(See also Gastrointestinal Disorders in Neonates and Infants: Meconium Ileus; see Gastrointestinal Disorders in Neonates and Infants: Meconium Plug Syndrome.)
Obstruction of the jejunum and ileum can occur as the result of jejunoileal atresia, malrotation, intestinal duplication, or meconium ileus. Large-bowel obstruction is typically caused by Hirschsprung's disease, meconium plug syndrome, and colonic or anal atresia.
In 75% of cases, no history of maternal polyhydramnios exists because much of the swallowed amniotic fluid can be absorbed from the intestine proximal to the obstruction. These disorders, other than malrotation, intestinal duplication, and Hirschsprung's disease, typically manifest in the first few days of life with feeding problems, abdominal distention, and emesis that may be bilious or fecal. The neonate may pass a small amount of meconium initially but thereafter does not pass stools.

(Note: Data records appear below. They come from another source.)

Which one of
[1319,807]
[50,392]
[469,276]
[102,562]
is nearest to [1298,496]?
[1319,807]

Malrotation, intestinal duplication, and Hirschsprung's disease can manifest in the first several days of life or years later.

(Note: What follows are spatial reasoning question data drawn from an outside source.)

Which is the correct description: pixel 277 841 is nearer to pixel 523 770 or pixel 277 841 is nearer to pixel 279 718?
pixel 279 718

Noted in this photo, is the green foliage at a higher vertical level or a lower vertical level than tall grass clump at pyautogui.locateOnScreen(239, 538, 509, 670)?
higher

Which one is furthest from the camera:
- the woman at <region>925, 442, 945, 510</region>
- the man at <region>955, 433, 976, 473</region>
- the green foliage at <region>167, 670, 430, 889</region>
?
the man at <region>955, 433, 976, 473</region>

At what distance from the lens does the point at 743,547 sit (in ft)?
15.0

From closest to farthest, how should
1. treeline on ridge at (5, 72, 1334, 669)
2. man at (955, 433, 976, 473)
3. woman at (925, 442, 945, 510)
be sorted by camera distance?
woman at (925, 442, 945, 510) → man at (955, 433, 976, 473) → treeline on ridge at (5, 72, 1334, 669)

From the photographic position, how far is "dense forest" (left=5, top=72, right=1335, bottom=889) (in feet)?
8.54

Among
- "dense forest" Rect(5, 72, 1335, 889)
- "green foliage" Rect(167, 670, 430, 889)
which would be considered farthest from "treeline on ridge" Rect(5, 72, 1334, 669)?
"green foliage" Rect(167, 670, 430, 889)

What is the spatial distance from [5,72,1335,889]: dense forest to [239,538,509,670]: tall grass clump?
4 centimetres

General diagnostic approach and preoperative management include giving nothing by mouth, placing an NGT to prevent further bowel distention or possible aspiration of vomitus, correcting fluid and electrolyte disturbances, taking a plain abdominal x-ray, and then doing a contrast enema to delineate the anatomy (the enema may also relieve obstruction in meconium plug syndrome or meconium ileus). For Hirschsprung's disease, a rectal biopsy is needed.
Jejunoileal atresia is incomplete formation of the jejunum, usually caused by an ischemic insult.
There are 5 major types of jejunoileal atresia:
Neonates with jejunoileal atresia usually present late during day 1 or on day 2 with increasing abdominal distention, failure to pass stools, and, finally, regurgitated feedings.
Plain abdominal x-rays are done; they may reveal dilated loops of small bowel with air-fluid levels and a paucity of air in the colon and rectum. Because about 10% of patients also have cystic fibrosis (nearly 100% if meconium ileus is also present), testing for that disease (see Cystic Fibrosis (CF): Diagnosis) should be done.
Preoperative management consists of placing an NGT, giving nothing by mouth, and providing IV fluids. Surgical repair is the definitive therapy. During surgery, the entire intestine should be inspected for multiple areas of atresia. The atretic portion is resected, usually with a primary anastomosis. If the proximal portion of the ileum is extremely dilated and difficult to anastomose to the distal, unused part of the intestine, it is sometimes safer to do a double-barreled ileostomy and defer anastomosis until the caliber of the distended proximal intestine has diminished.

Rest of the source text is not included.